Tier 1 — Critical (Immediate Response Required): - Any abend in a Tier-1 job (defined list of ~40 critical jobs) - Batch window SLA milestone missed or projected to miss within 30 minutes - Dataset space abend (B37/D37/E37) in any batch job - Security violation (RACF denial) in batch execution - JES spool utilization exceeds 85% - DASD volume utilization exceeds 95% on a batch-critical volume

Tier 2 — Warning (Response Required Within 30 Minutes): - Tier-1 job elapsed time exceeds baseline by 50% - Any job elapsed time exceeds baseline by 100% - Tier-2 job abend (non-critical but important jobs) - Job waiting for predecessor beyond expected time - Tape mount pending for more than 10 minutes - GDG base approaching maximum generations

Tier 3 — Informational (Review Next Business Day): - Any job elapsed time exceeds baseline by 25% - Condition code non-zero but within acceptable range - Dataset created larger than expected - New job detected (not in baseline database) - Successful automated restart

Tier 4 — Diagnostic (Logged Only): - All job start/stop events - All step completion codes - Resource utilization readings - Scheduler dependency resolution events

The tier structure serves two purposes: it prioritizes human attention, and it determines notification methods.
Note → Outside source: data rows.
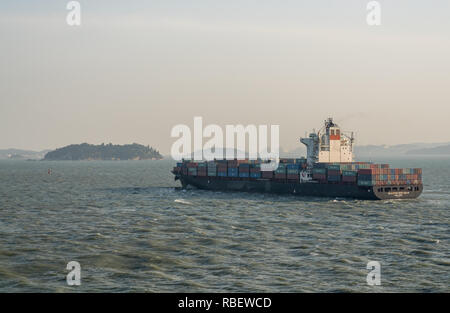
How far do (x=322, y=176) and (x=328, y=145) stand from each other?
11507 mm

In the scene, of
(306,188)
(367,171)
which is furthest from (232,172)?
(367,171)

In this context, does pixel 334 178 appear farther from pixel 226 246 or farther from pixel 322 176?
pixel 226 246

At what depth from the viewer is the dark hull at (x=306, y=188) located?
78.2 m

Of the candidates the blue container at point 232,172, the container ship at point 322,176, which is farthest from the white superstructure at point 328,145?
the blue container at point 232,172

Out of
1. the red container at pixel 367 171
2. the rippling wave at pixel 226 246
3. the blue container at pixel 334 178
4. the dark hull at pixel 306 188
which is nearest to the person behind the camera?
the rippling wave at pixel 226 246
Tier 1 triggers a phone call (or pager, because yes, some shops still use pagers — they work when cell towers don't). Tier 2 sends a text message. Tier 3 goes to an email queue. Tier 4 goes to the log.

27.4.2 Dynamic Thresholds

Static thresholds break on end-of-month nights. If ACCTPOST normally takes 45 minutes but takes 90 minutes on the last business day of the month (because there are twice as many transactions), a static threshold of 50% over baseline will fire every month-end. This is predictable, expected, and not a problem — but it generates a Tier 2 alert that the on-call person must acknowledge and dismiss.

The solution is dynamic thresholds — baselines that account for known patterns:

       01  WS-THRESHOLD-CALC.
           05  WS-BASE-ELAPSED PIC S9(8) COMP.
           05  WS-DAY-OF-WEEK  PIC 9 VALUE 0.
           05  WS-DAY-OF-MONTH PIC 99 VALUE 0.
           05  WS-MONTH-END-FLAG PIC X VALUE 'N'.
              88  IS-MONTH-END VALUE 'Y'.
           05  WS-QUARTER-END-FLAG PIC X VALUE 'N'.
              88  IS-QUARTER-END VALUE 'Y'.
           05  WS-ADJUSTED-BASELINE PIC S9(8) COMP.
           05  WS-ADJUSTMENT-FACTOR PIC S9V99 COMP VALUE 1.00.
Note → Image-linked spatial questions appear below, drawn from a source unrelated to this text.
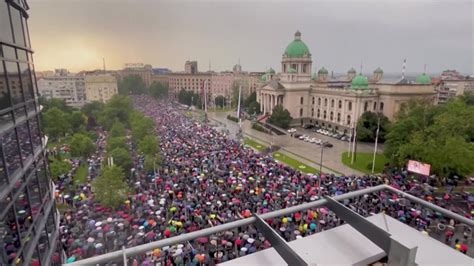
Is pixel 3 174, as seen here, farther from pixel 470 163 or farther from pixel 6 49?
pixel 470 163

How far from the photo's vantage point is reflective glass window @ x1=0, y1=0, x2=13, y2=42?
25.6 feet

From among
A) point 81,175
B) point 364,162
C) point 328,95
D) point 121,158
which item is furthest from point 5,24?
point 328,95

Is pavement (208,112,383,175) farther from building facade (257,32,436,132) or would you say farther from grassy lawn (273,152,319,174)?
building facade (257,32,436,132)

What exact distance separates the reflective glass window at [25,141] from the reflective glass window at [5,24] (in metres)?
2.65

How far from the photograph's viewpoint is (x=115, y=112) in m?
55.9

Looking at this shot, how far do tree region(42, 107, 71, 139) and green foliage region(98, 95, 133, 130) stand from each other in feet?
24.1

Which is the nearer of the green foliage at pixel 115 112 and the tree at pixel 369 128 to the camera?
the tree at pixel 369 128

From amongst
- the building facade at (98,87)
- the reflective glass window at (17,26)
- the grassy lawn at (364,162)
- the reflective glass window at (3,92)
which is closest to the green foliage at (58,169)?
the reflective glass window at (17,26)

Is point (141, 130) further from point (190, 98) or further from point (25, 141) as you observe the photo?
point (190, 98)

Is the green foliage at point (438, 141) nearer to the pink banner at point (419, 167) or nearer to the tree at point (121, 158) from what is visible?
the pink banner at point (419, 167)

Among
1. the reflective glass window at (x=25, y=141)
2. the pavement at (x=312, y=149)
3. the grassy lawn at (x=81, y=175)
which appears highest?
the reflective glass window at (x=25, y=141)

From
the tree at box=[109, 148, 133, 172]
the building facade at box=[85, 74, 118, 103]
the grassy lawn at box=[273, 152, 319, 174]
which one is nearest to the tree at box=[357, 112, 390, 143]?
the grassy lawn at box=[273, 152, 319, 174]

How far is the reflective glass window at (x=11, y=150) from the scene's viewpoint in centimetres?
728

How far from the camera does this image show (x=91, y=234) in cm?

       5100-CALCULATE-DYNAMIC-THRESHOLD.
      *    Start with normal baseline
           MOVE WS-BASE-ELAPSED TO WS-ADJUSTED-BASELINE
           MOVE 1.00 TO WS-ADJUSTMENT-FACTOR
      *    Apply day-of-week factor (Mondays tend to be heavier)
           IF WS-DAY-OF-WEEK = 2
              MULTIPLY 1.15 BY WS-ADJUSTMENT-FACTOR
           END-IF
      *    Apply month-end factor
           IF IS-MONTH-END
              MULTIPLY 1.80 BY WS-ADJUSTMENT-FACTOR
           END-IF
      *    Apply quarter-end factor (cumulative with month-end)
           IF IS-QUARTER-END
              MULTIPLY 1.30 BY WS-ADJUSTMENT-FACTOR
           END-IF
      *    Calculate adjusted baseline
           COMPUTE WS-ADJUSTED-BASELINE =
              WS-BASE-ELAPSED * WS-ADJUSTMENT-FACTOR.
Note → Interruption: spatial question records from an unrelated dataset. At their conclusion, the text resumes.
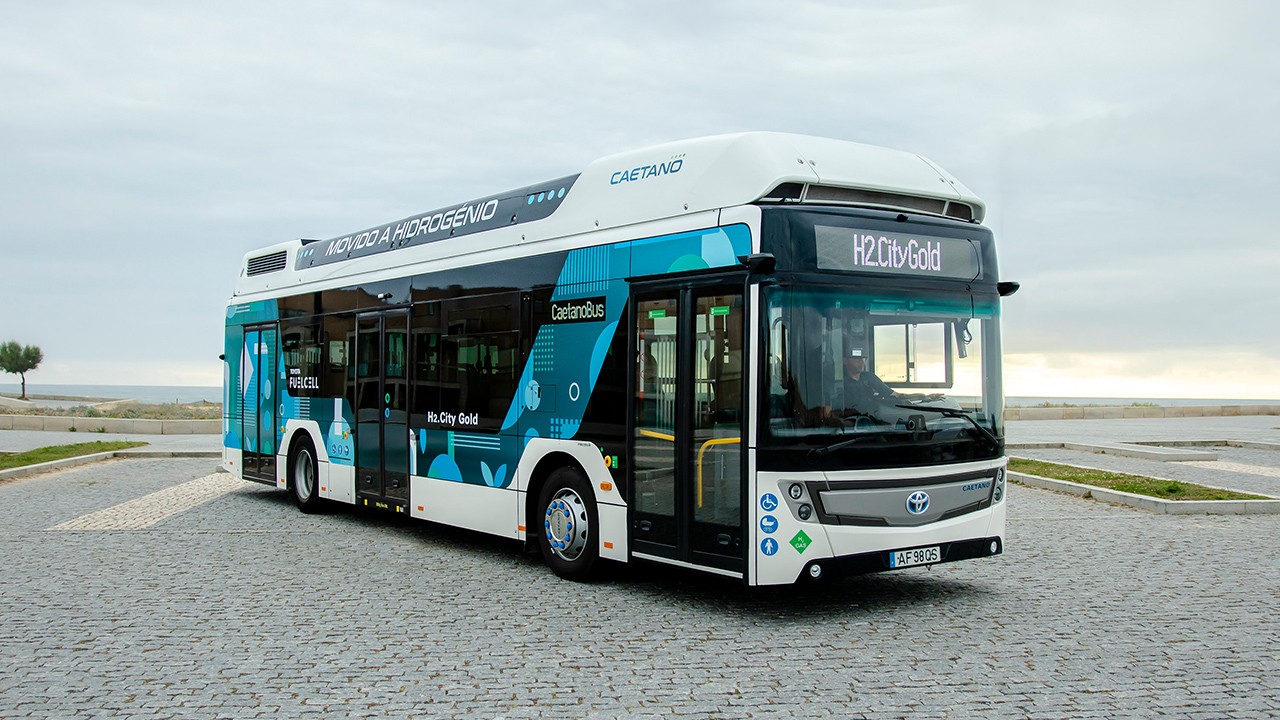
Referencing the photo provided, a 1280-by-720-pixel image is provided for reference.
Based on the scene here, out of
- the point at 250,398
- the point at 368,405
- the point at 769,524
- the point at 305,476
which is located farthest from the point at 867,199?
the point at 250,398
At Pinnacle Health, Diane Chen took this further. Her team built a machine-learning model (running on a Linux partition, feeding results back to the mainframe via MQ) that predicts expected batch durations based on fifteen input variables including transaction volume, day of week, month-end flag, recent application changes, and concurrent workload. The model produces per-job expected durations that are far more accurate than static baselines. "We went from sixty false alerts per week to three," Diane reports. "And we caught two real problems that the old static thresholds would have missed because they happened on light-volume nights when the thresholds were too generous."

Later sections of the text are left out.